Après s’être laissé distancer par leur rival chinois, les Européens, Nokia et Ericsson en tête, redoublent d’efforts pour réduire l’écart
Au Japon, Nokia et Ericsson ont ainsi décroché, fin mai, un contrat auprès de SoftBank, l’un des poids lourds des télécoms du pays, au nez et à la barbe d’Huawei. Un coup dur pour la firme de Shenzhen, écartée de la course alors qu’elle fournissait traditionnellement l’opérateur.
Après s’être laissé distancer par leur rival chinois, les Européens redoublent d’efforts pour réduire l’écart, profitant de l’affaiblissement du champion du secteur pour avancer leurs pions. Malgré quelques retards dans le déploiement de ses équipements, le finlandais vient ainsi de conclure son quarante-deuxième contrat pour la 5G.
« Nous avons remporté en moyenne un contrat majeur par semaine depuis fin mars et nous sommes en discussion avec plus d’une centaine d’opérateurs. La 5G est notre priorité », explique Thierry Boisnon, président de Nokia en France. Avec vingt et un contrats dans sa besace, son voisin suédois affiche deux fois moins de signatures, mais peut se targuer d’avoir allumé la plupart des réseaux en activité. « Nous fournissons huit des dix réseaux 5G déjà déployés dans le monde », souligne Franck Bouétard, le patron en France d’Ericsson.

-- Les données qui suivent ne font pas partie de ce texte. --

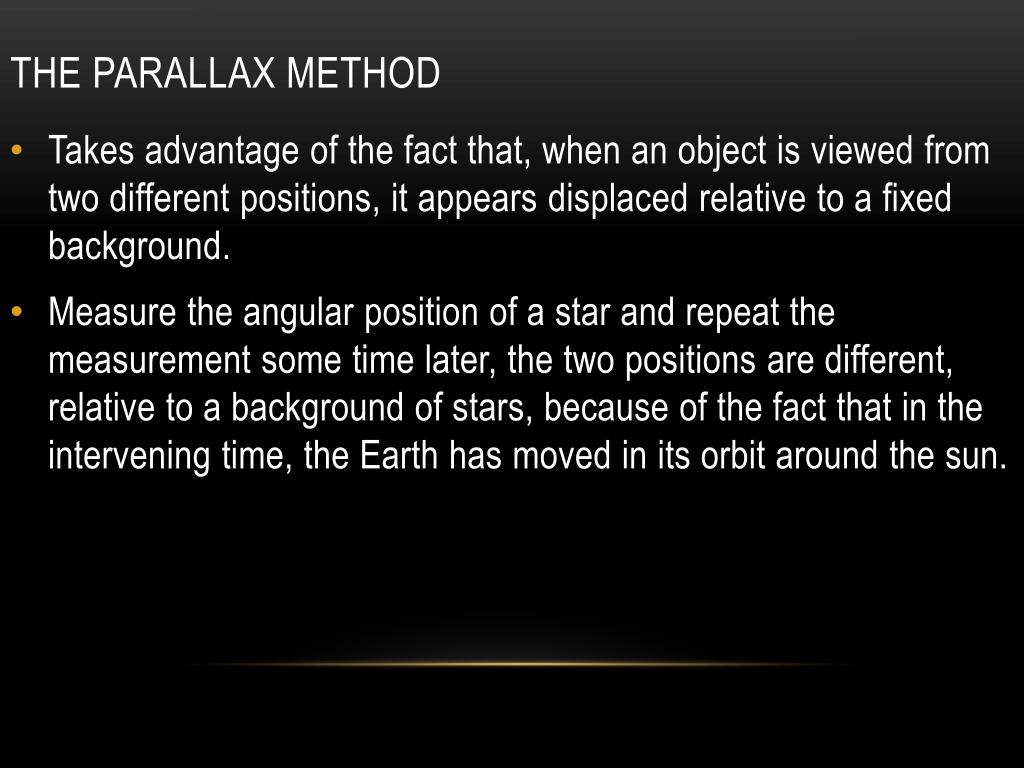 THE PARALLAX METHOD

• Takes advantage of the fact that, when an object is viewed from two different positions, it appears displaced relative to a fixed background.

• Measure the angular position of a star and repeat the measurement some time later, the two positions are different, relative to a background of stars, because of the fact that in the intervening time, the Earth has moved in its orbit around the sun.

Si les difficultés d’Huawei laissent une occasion à ses rivaux de prendre quelques longueurs d’avance, les équipementiers européens se gardent de tout triomphalisme prématuré. « Il peut certes y avoir un avantage à court terme, mais, à moyen terme, personne ne sortira gagnant d’une telle situation », juge M. Bouétard, pour qui l’incertitude pesant sur Huawei pourrait, de manière plus générale, refroidir les ardeurs des opérateurs dans leurs investissements.